"You remember the first year we were married--I had to visit Bear Forks
to investigate a loan one of our clients at the bank asked us to make
on a tract of timber-land? You wouldn't go with me when you heard we
would have to camp out at night and ride horses over rough mountain-
trails. That is the season you visited your school-friend in the East."
Mr. Maynard looked at his wife as he spoke and she nodded her head as
if the memory was not pleasant to recall. Her husband smiled an
enigmatical smile and continued his description.
"That is when I met Sam Brewster and his wife--they had been married
about as long as we had, and their happy ranch-life struck me as being
the most desirable existence I ever heard of."

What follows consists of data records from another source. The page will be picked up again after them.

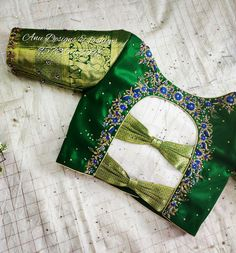 Want to get that stylish look in Saree. Take a look at these stunning and trending blouse designs photos for ultimate style. Blouse Back Neck Designs, Brocade Blouse Designs, Best Blouse Designs, Pattu Saree Blouse Designs, Hand Work Blouse Design, Stylish Blouse Design, Designer Blouse Patterns, Bridal Blouse Designs, Lehenga Blouse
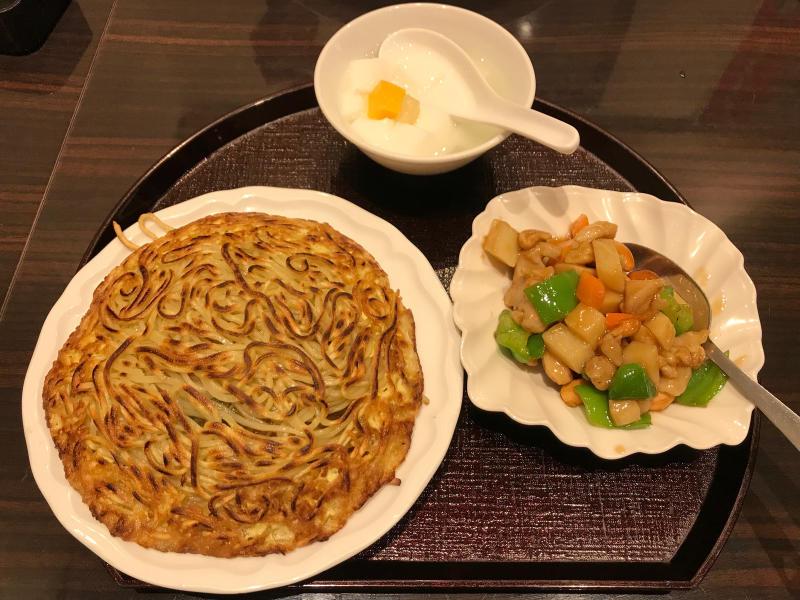 梅蘭焼きそばと鶏肉とカシューナッツ炒め_a0359239_19045820.jpg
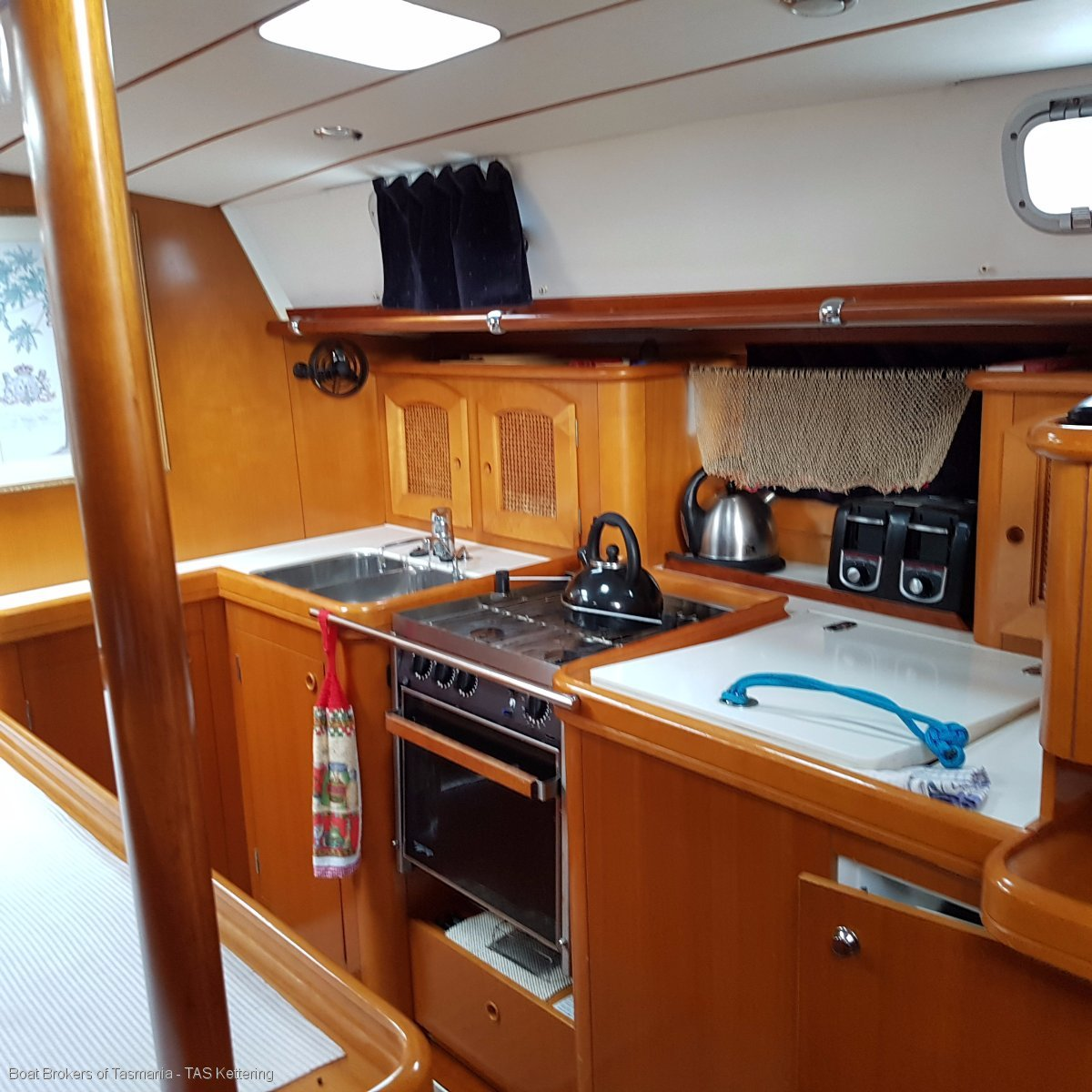 Beneteau 50 ; 3 cabins and 3 heads layout.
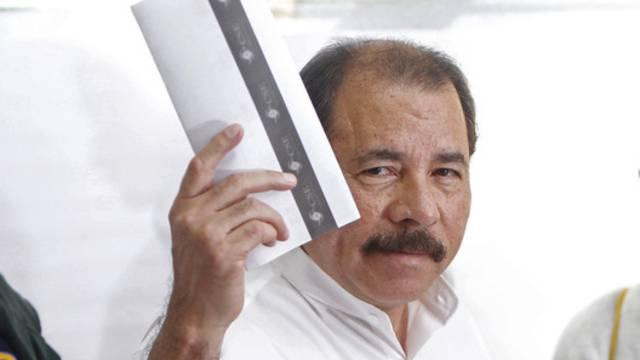 Nicaraguas Präsident Daniel Ortega vor der Stimmabgabe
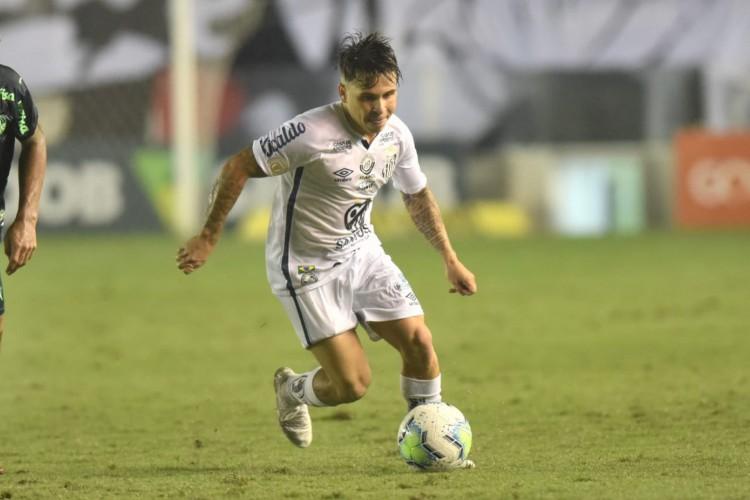 Meia Soteldo com a a bola no jogo Santos x Palmeiras, na Vila Belmiro, pelo Campeonato Brasileiro Série A (Foto: Ivan Storti/Santos FC)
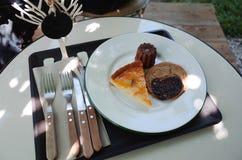 Il pane al forno su da portare in tavola per mangia di recente Immagine Stock
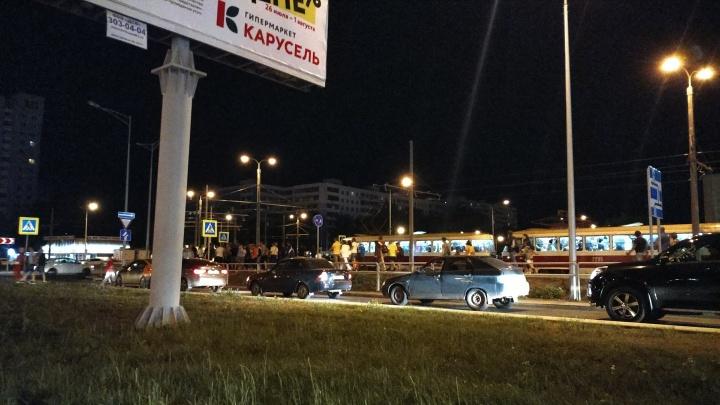 Не могли уехать со стадиона: жители Самары пожаловались на работу общественного транспорта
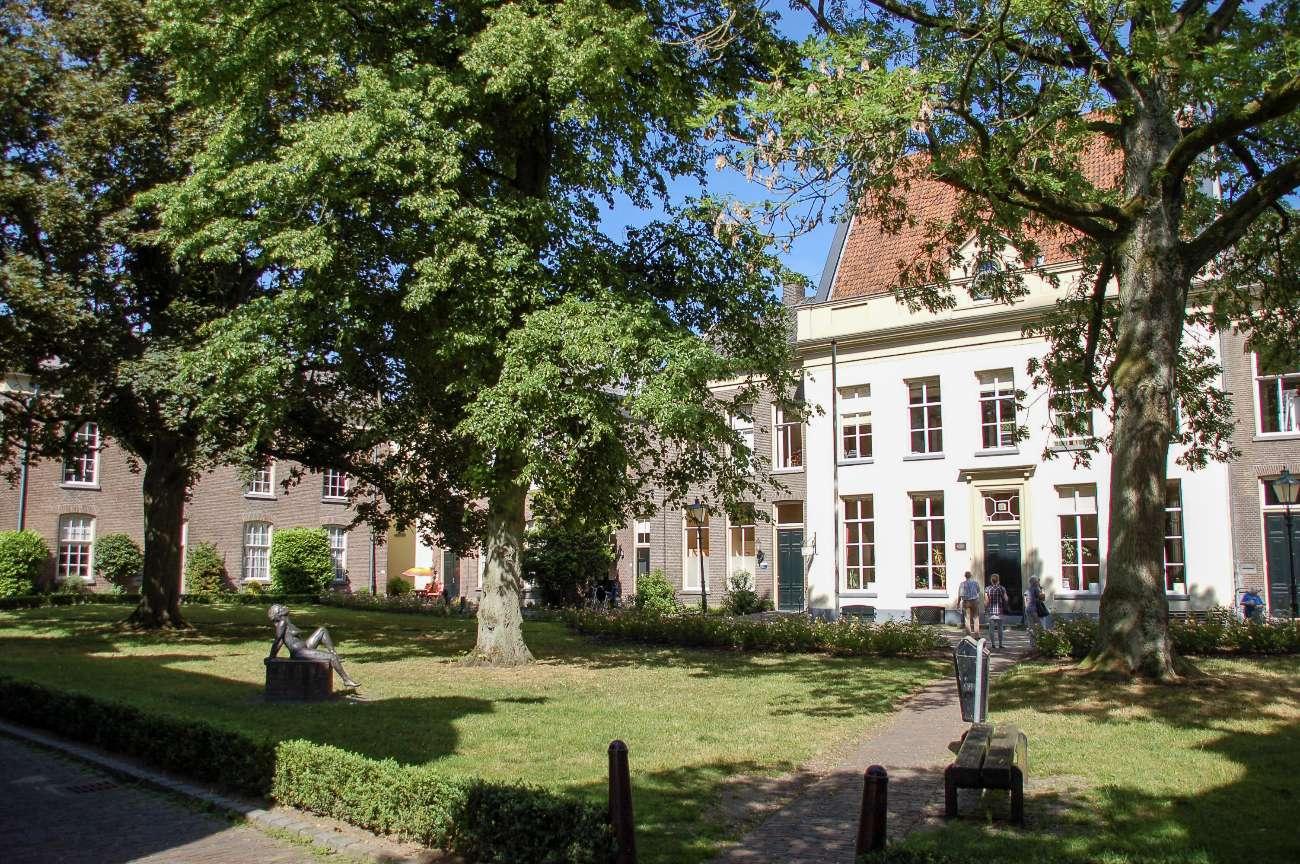 Ein Hofje in der Hansestadt Zutphen an der Ijssel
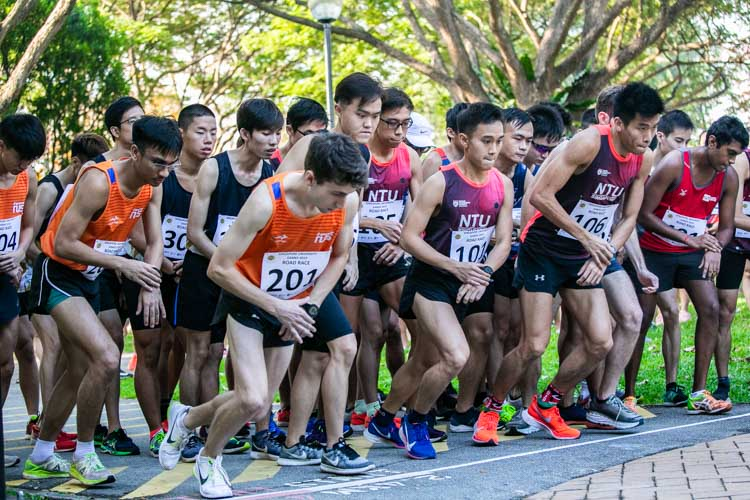 Competitors toeing the startline before the Men's race. Mitchell Basher (#201) of NUS emerged the individual champion with a time of 18:51 over the approximately 5.8-kilometre route. (Photo 1 © Iman Hashim/Red Sports)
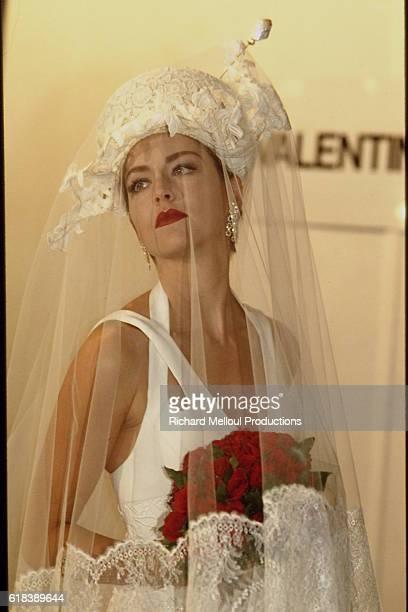 SPRING/SUMMER 1994 PRET A PORTER COLLECTION: VALENTINO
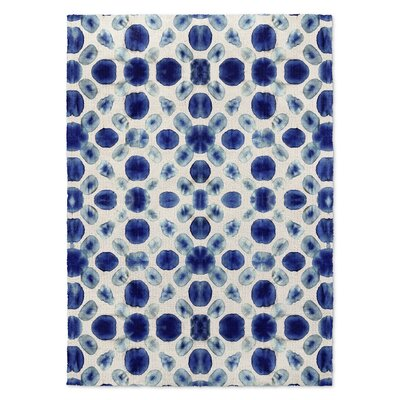 Blue/Cream Area Rug Rug Size: Rectangle 5 x 7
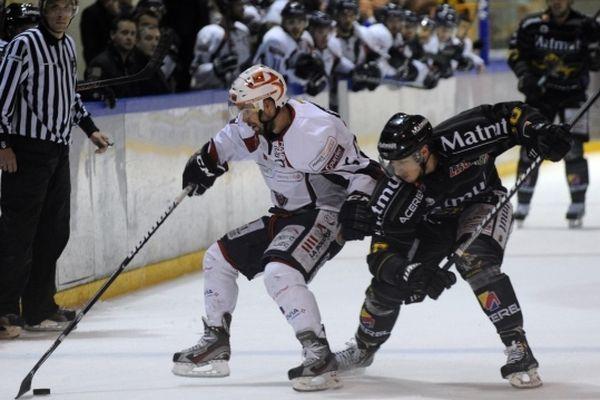 Les Dragons de Rouen et les Ducs d'Angers lors du match 6 des play-offs de la finale de la Ligue Magnus.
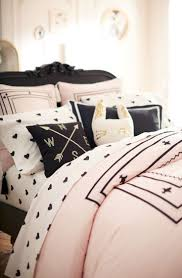 Pink Black Bedroom Decor by Best 25 Black White Bedrooms Ideas On Pinterest Black White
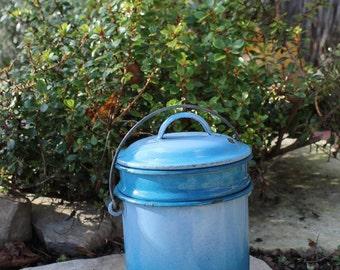 ancien pot de chambre maill bleu enfant pot par. Black Bedroom Furniture Sets. Home Design Ideas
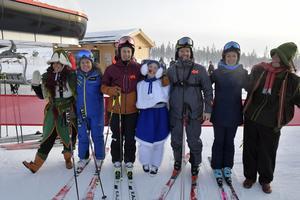 En fattas: men fr.v: Myria, Pernilla  Wiberg, Kajsa Kling, Flinga, Jens Byggmark, Frida Hansdotter och Mossa.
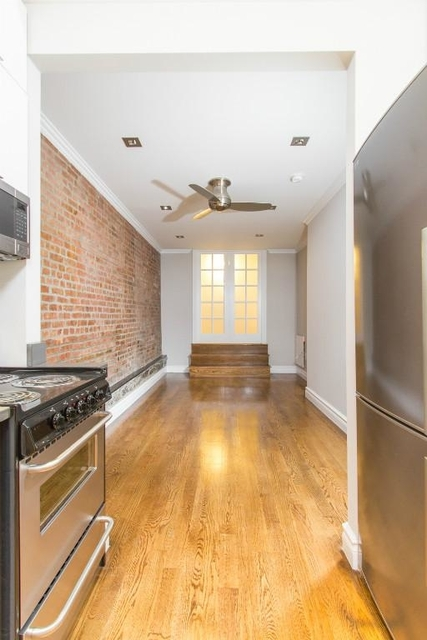 2 Bedrooms, Alphabet City Rental in NYC for $4,175 - Photo 2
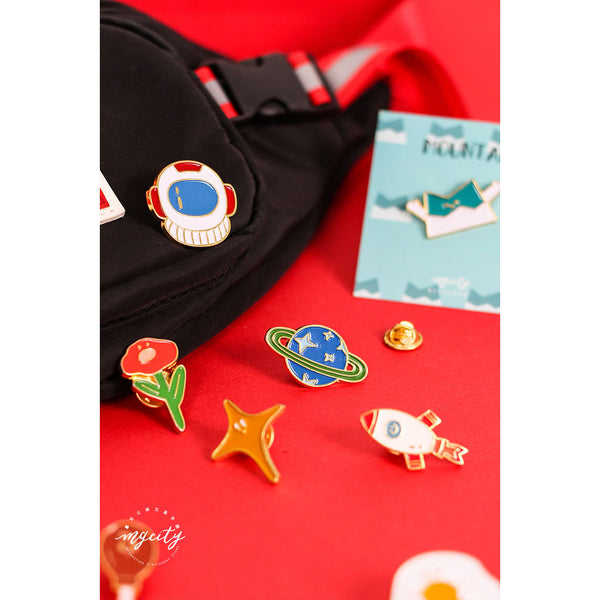 Sparkling Cute [Astronaut] Pin By MGCITY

Mrs. Maynard's lips curled in silent derision. She understood her
husband's yearning for a simple life in place of the frivolous and
empty excitement of the social career she had made for herself and
family.
"The country about the sections I visited is beautiful and healthy, and
as Nolla is ordered to a quiet, mountainous region for a time, I know
of no place so suitable. Besides, Anne Stewart has been there, too, and
she is wild over the place."
"But you are so old-fashioned in your ideas of living and pleasures,
father, and I want to know if this place will suit me. Are the
Brewsters members of the best set there, or will I be left absolutely
unaided to find a way to meet young people such as we would like to
know?" asked Barbara, anxiously.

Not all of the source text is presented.